- [Work request]: Among the entries, which lines carry the string "frames"? Copy each of them.
(Data shown Opens)
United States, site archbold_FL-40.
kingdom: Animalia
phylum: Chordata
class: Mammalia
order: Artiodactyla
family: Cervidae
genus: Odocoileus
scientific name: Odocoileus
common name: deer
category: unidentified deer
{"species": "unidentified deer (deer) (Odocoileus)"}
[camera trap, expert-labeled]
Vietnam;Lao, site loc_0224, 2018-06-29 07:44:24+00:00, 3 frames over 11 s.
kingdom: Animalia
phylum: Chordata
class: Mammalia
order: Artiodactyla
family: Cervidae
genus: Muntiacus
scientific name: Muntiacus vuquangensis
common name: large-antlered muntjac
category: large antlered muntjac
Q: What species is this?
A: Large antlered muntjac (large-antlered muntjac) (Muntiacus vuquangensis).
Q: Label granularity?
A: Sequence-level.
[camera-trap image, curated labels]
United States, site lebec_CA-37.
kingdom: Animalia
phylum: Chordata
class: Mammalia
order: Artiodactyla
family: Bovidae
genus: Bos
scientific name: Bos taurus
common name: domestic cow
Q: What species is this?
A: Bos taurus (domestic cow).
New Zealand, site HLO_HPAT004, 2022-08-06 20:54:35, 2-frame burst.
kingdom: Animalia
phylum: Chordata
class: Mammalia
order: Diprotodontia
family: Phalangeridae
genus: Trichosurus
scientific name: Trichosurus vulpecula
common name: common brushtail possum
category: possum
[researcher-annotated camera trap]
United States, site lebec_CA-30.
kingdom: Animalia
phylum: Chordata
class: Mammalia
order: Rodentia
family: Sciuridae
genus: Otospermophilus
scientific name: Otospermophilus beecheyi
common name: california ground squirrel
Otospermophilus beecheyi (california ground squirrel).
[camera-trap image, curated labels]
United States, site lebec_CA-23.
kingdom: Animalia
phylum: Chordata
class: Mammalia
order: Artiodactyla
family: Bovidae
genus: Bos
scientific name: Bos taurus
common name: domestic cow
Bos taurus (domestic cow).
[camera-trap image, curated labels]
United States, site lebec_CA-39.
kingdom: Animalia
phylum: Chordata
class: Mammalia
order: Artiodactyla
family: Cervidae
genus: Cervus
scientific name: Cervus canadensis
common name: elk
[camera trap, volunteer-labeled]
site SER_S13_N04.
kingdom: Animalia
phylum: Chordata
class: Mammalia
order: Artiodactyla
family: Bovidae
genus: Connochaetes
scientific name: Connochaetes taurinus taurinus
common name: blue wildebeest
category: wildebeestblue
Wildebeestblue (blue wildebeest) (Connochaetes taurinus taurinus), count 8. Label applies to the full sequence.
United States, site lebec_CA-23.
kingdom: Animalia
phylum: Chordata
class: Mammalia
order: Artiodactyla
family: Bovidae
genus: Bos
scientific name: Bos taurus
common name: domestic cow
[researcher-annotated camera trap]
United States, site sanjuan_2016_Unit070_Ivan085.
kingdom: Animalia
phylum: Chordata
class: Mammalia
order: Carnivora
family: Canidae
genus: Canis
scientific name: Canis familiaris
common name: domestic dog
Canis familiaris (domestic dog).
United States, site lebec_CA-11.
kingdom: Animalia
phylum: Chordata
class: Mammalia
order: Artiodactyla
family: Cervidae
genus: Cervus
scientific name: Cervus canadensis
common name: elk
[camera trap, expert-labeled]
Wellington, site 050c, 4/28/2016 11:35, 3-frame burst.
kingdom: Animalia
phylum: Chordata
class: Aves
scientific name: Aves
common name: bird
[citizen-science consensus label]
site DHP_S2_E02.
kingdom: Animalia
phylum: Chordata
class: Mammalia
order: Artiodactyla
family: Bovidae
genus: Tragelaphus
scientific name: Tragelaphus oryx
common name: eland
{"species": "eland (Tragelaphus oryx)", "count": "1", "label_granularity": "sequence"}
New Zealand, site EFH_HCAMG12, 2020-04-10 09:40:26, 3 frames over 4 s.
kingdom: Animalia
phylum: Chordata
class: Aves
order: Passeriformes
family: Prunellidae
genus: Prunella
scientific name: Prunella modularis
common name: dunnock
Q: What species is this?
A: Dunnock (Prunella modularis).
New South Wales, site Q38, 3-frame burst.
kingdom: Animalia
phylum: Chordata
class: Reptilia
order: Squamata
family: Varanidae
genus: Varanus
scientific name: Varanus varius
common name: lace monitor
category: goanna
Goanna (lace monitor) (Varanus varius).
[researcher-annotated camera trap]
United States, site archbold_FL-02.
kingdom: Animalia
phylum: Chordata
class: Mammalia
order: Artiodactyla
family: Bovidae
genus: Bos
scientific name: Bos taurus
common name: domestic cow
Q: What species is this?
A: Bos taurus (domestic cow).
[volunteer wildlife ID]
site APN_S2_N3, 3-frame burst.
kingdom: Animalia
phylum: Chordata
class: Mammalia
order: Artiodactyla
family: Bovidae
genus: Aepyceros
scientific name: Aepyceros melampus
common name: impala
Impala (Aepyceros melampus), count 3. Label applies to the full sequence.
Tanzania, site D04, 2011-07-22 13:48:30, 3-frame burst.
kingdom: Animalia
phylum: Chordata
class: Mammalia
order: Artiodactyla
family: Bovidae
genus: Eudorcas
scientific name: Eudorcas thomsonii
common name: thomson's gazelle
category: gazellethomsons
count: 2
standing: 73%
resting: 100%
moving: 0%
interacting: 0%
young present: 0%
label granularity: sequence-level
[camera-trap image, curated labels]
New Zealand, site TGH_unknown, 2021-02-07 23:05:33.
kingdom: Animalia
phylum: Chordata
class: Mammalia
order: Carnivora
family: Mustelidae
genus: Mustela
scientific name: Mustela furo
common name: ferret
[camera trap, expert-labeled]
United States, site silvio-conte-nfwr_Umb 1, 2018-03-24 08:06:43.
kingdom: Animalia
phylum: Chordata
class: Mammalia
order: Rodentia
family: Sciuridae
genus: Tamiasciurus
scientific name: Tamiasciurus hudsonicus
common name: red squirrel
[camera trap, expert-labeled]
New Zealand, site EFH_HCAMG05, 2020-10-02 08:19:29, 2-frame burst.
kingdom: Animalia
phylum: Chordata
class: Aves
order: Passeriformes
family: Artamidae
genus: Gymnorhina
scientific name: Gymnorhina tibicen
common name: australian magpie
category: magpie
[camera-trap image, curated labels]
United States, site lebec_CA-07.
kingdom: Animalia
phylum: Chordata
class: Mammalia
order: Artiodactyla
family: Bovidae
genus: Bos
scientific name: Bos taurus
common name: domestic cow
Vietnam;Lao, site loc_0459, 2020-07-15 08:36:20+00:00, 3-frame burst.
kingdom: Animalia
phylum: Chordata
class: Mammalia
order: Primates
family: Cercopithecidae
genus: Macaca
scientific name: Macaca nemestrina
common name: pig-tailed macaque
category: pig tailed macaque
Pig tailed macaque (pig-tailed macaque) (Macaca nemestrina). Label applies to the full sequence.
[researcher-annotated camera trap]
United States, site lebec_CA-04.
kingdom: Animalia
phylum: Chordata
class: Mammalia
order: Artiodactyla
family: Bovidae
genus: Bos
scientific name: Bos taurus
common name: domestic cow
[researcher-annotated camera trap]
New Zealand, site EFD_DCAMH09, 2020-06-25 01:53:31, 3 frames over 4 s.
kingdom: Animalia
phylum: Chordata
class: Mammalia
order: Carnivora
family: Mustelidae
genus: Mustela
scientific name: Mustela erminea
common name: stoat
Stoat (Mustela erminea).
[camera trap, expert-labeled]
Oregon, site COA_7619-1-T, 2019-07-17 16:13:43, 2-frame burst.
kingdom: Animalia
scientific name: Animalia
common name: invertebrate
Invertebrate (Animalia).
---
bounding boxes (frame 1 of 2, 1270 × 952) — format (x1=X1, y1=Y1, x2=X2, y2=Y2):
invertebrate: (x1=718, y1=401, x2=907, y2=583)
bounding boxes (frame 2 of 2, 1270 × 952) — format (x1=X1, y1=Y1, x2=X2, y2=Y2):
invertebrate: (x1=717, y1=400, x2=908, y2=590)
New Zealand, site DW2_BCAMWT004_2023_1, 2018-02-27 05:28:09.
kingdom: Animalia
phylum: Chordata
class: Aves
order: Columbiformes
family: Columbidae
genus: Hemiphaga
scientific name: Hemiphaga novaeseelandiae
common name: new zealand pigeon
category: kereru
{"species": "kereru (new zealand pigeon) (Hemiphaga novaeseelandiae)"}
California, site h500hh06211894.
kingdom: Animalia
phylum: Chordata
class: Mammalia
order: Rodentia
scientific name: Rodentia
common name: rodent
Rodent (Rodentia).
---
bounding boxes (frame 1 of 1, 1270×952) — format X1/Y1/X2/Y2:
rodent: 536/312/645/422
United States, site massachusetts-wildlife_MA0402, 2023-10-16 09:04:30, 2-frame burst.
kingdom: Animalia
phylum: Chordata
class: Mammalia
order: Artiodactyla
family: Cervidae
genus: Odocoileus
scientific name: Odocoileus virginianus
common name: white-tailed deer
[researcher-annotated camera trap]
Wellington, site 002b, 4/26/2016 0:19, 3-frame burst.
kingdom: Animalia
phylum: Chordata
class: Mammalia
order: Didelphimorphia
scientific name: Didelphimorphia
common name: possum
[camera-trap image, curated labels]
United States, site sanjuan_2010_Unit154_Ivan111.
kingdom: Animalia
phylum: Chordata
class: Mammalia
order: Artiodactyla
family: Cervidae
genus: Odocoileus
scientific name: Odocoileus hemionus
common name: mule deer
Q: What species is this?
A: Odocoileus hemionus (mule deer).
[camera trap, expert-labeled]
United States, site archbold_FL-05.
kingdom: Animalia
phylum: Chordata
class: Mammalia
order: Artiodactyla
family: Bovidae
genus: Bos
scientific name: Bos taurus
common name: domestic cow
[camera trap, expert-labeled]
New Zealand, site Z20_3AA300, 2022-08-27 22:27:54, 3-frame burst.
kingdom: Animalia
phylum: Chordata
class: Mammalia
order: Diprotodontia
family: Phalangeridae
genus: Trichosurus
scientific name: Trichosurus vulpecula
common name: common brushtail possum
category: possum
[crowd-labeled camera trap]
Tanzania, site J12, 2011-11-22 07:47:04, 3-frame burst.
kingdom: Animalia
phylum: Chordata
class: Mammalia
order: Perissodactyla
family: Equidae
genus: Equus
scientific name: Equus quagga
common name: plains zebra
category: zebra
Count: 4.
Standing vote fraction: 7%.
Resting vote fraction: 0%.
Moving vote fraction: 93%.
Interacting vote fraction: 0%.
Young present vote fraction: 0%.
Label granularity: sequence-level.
(Data shown Closes)
- [Output for this exercise]:
Vietnam;Lao, site loc_0224, 2018-06-29 07:44:24+00:00, 3 frames over 11 s.
New Zealand, site EFH_HCAMG12, 2020-04-10 09:40:26, 3 frames over 4 s.
New Zealand, site EFD_DCAMH09, 2020-06-25 01:53:31, 3 frames over 4 s.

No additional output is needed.